Supplied text >>
--- BEGIN ---

The 2060 (S) is far too weak for proper RT. Lowest I'd use for RT is a 2070 Super, but even the 2080 Ti can't do enough in my opinion. Maybe RT will get better with the 3000 series and / or new AMD GPUs.
dlss 2.0 on 2070S in Control was the first time I felt like I'm, playing a proper RTX game.

Is there some limitation to AMD's FidelityFX that warrants mentioning Nvidia's DLSS 2.0 but not AMD's solution?
yes it's a sharpening filter not image reconstruction.

If you build PC with RTX 2060 or RX 5700 now, what will you use?
For me
RTX 2060:
Pros
-Ray Tracing and DLSS, most importantly DLSS
Cons
-6GB VRAM
RX 5700:
Pros
-8GB VRAM and %5-15 powerful than RTX 2060
Cons
-It does not support Ray Tracing and DLSS

What would you pick? What's your opinion? Thanks for answering
may wanna reconsider that performance gap,amd mostly optimizes well for games that are covered by reviews.
look at all those recent titles.amd just doesn't care apparently.

 
If you build PC with RTX 2060 or RX 5700 now, what will you use?
For me
RTX 2060:
Pros
-Ray Tracing and DLSS, most importantly DLSS
Cons
-6GB VRAM
RX 5700:
Pros
-8GB VRAM and %5-15 powerful than RTX 2060
Cons
-It does not support Ray Tracing and DLSS

What would you pick? What's your opinion? Thanks for answering

if you plan to play cyberpunk 2077 a lot, then you want the rtx 2060 because DLSS 2.0 is a gamer changer and 2077 is promised to support it day 1. it basically increases your FPS/graphics both an insane amount, look at DLSS 2.0 Control (game) benches. it's insane how good DLSS 2.0 is. more and more games are supporting it too. it's the future, I have no doubt about it.
 
I went the AMD RX5700 (non XT) and am very happy with it.

--- END ---

Recorded information >>
--- BEGIN ---

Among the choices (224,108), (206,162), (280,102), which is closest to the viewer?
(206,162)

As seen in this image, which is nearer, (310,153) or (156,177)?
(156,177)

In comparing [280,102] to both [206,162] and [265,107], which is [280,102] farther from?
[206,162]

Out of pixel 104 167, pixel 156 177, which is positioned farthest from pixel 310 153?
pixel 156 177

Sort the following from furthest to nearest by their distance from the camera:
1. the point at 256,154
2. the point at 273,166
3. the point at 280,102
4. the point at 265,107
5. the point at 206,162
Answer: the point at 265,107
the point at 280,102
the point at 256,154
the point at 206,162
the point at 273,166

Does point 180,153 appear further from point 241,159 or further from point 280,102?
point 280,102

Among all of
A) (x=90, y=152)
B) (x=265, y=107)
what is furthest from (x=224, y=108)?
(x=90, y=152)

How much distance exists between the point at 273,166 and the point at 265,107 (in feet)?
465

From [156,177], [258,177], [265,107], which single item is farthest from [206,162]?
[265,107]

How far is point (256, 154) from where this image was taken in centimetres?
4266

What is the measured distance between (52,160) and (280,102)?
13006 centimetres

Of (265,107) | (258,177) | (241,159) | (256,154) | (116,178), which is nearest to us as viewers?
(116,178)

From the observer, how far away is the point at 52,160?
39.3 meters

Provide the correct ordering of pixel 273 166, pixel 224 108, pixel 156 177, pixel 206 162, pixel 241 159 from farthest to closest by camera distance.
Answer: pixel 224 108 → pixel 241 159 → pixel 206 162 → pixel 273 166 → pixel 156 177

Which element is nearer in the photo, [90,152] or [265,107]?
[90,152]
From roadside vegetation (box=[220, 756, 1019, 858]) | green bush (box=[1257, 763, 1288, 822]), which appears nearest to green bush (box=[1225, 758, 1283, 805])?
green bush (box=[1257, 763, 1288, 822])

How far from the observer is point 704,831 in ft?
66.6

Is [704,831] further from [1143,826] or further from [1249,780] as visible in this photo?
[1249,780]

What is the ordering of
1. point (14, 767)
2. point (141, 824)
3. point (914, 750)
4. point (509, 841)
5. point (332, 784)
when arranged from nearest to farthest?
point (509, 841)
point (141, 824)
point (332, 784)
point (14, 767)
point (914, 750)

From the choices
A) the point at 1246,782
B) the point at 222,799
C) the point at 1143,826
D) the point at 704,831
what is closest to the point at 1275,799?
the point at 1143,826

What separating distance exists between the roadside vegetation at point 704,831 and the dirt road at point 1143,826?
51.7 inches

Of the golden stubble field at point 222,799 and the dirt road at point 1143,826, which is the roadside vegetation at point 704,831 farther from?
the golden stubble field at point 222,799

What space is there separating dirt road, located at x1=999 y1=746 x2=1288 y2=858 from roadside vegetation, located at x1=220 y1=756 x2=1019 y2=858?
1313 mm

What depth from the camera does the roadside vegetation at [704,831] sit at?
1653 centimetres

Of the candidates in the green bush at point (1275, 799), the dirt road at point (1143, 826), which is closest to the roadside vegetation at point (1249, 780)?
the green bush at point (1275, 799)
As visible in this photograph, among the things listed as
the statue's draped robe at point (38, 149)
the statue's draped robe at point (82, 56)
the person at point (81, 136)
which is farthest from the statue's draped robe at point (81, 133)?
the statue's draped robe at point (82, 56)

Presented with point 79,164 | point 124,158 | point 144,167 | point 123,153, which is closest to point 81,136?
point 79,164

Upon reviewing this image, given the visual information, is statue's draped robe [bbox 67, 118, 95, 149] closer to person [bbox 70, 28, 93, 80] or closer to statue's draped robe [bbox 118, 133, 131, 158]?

--- END ---

Tasks >>
1. Retype the graphics card discussion word for word, from start to finish.
2. In the entries, echo the lines from the one containing "From [156,177], [258,177], [265,107], which" up to and including the one containing "39.3 meters", and nothing else.

Per-task outputs >>
1.
The 2060 (S) is far too weak for proper RT. Lowest I'd use for RT is a 2070 Super, but even the 2080 Ti can't do enough in my opinion. Maybe RT will get better with the 3000 series and / or new AMD GPUs.
dlss 2.0 on 2070S in Control was the first time I felt like I'm, playing a proper RTX game.

Is there some limitation to AMD's FidelityFX that warrants mentioning Nvidia's DLSS 2.0 but not AMD's solution?
yes it's a sharpening filter not image reconstruction.

If you build PC with RTX 2060 or RX 5700 now, what will you use?
For me
RTX 2060:
Pros
-Ray Tracing and DLSS, most importantly DLSS
Cons
-6GB VRAM
RX 5700:
Pros
-8GB VRAM and %5-15 powerful than RTX 2060
Cons
-It does not support Ray Tracing and DLSS

What would you pick? What's your opinion? Thanks for answering
may wanna reconsider that performance gap,amd mostly optimizes well for games that are covered by reviews.
look at all those recent titles.amd just doesn't care apparently.

 
If you build PC with RTX 2060 or RX 5700 now, what will you use?
For me
RTX 2060:
Pros
-Ray Tracing and DLSS, most importantly DLSS
Cons
-6GB VRAM
RX 5700:
Pros
-8GB VRAM and %5-15 powerful than RTX 2060
Cons
-It does not support Ray Tracing and DLSS

What would you pick? What's your opinion? Thanks for answering

if you plan to play cyberpunk 2077 a lot, then you want the rtx 2060 because DLSS 2.0 is a gamer changer and 2077 is promised to support it day 1. it basically increases your FPS/graphics both an insane amount, look at DLSS 2.0 Control (game) benches. it's insane how good DLSS 2.0 is. more and more games are supporting it too. it's the future, I have no doubt about it.
 
I went the AMD RX5700 (non XT) and am very happy with it.

2.
From [156,177], [258,177], [265,107], which single item is farthest from [206,162]?
[265,107]

How far is point (256, 154) from where this image was taken in centimetres?
4266

What is the measured distance between (52,160) and (280,102)?
13006 centimetres

Of (265,107) | (258,177) | (241,159) | (256,154) | (116,178), which is nearest to us as viewers?
(116,178)

From the observer, how far away is the point at 52,160?
39.3 meters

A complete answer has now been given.